BRANO SELEZIONATO:
────────────────

(Teleborsa) – Quali risorse e competenze sono necessarie affinché le PMI possano intraprendere un percorso di transizione verso modelli di economia circolare? E quali attori abilitanti ne sostengono l’acquisizione e lo sviluppo, facilitando l’evoluzione del sistema produttivo verso una maggiore sostenibilità? Una ricerca dell’Università LIUC su 50 aziende lombarde e piemontesi, prova a rispondere a queste domande. I risultati sono stati presentati oggi, 18 novembre 2025, in un evento presso l’Università. È il risultato di un percorso di ricerca pluriennale sviluppato dalla LIUC e sostenuto da Intesa Sanpaolo tramite la struttura Education Ecosystem and Global Value Programs, nell’ambito delle attività di collaborazione previste dall’accordo quadro siglato tra la Banca e l’Ateneo. Il progetto, che si colloca tra le iniziative del Green Transition Hub della LIUC, mira a valorizzare il ruolo delle università come motori di conoscenza e partner attivi della transizione sostenibile del tessuto produttivo italiano. La prima fase della ricerca era stata dedicata ad una mappatura dei driver e delle barriere alla transizione circolare delle PMI con l’obiettivo di comprendere i principali fattori di freno e di stimolo alla circolarità. L’attuale indagine approfondisce invece il tema da una prospettiva complementare, analizzando le risorse e le competenze che rendono possibile la trasformazione e il ruolo degli attori esterni che ne facilitano il percorso.

────────────────

ESERCIZIO ASSEGNATO: Continua l'articolo sulla ricerca LIUC dedicata all'economia circolare nelle PMI dal punto in cui si interrompe. I record non hanno alcun legame con l'articolo.

DATI FORNITI:
────────────────

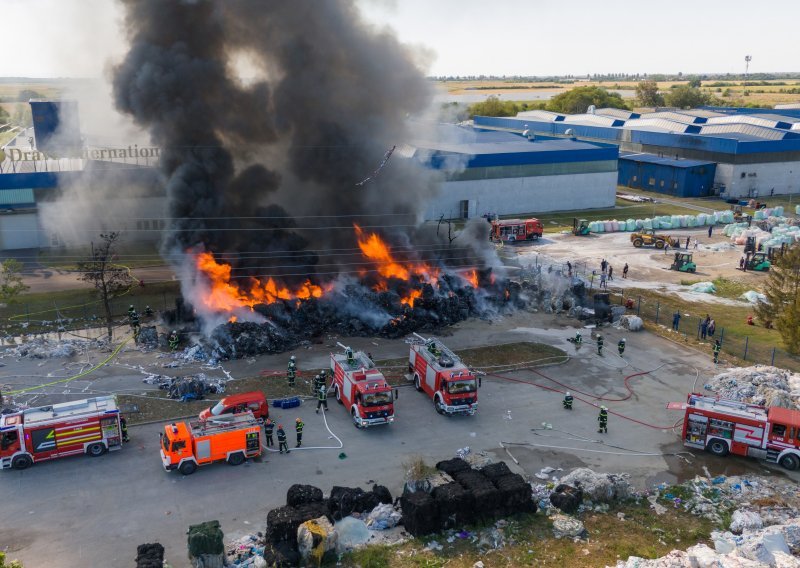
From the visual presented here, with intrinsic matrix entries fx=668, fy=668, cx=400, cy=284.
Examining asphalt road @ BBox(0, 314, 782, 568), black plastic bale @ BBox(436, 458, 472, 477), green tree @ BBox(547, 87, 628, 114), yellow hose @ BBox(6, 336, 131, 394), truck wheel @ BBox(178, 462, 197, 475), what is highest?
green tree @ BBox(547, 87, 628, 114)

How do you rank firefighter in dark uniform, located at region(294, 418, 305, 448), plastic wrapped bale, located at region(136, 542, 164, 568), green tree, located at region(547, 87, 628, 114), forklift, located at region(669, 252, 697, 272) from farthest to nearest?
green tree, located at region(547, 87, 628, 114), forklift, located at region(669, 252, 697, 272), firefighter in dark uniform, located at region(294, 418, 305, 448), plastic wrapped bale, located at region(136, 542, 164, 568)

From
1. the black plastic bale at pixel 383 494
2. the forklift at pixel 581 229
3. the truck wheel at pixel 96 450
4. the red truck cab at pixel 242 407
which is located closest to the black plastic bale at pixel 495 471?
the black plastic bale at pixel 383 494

────────────────

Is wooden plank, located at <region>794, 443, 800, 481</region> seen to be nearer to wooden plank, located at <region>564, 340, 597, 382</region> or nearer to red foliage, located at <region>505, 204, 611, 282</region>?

────────────────

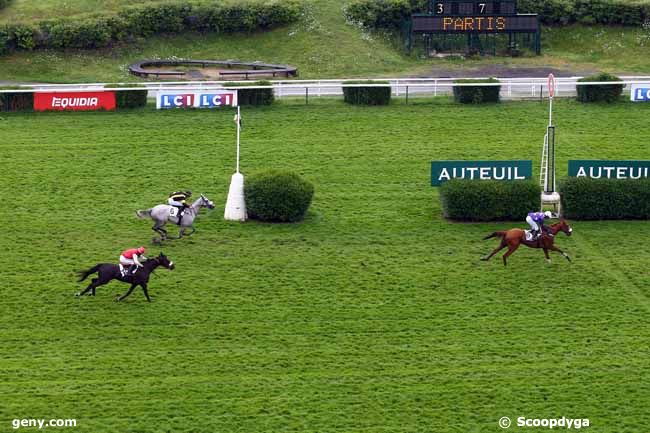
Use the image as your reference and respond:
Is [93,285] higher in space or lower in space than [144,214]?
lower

────────────────

RISPOSTA ALL'ESERCIZIO:
“Il quadro che emerge è quello di un sistema in transizione “ibrida” – dichiara Mario Fontanella Pisa, lecturer della Scuola di Ingegneria Industriale della LIUC e curatore dello studio – molte PMI hanno introdotto elementi di circolarità, ma in modo parziale e frammentato, senza ancora una visione unitaria del cambiamento. La fase produttiva rappresenta il punto di forza, ma le imprese faticano ad estendere la logica circolare a progettazione, recupero e gestione del fine vita. La trasformazione digitale e analitica (LCA, tracciabilità, dati ambientali) è ancora marginale, ma riconosciuta come area prioritaria di investimento. Infine, la ricerca conferma che la collaborazione è la leva decisiva: senza il contributo coordinato di consulenti, partner tecnologici, università e finanza sostenibile, la transizione rischia di rimanere confinata a singole iniziative isolate. L’obiettivo, però, non è delegare la sostenibilità all’esterno, ma imparare da queste relazioni: le imprese devono fare proprie le competenze acquisite, così che la circolarità diventi parte del loro modo di pensare”.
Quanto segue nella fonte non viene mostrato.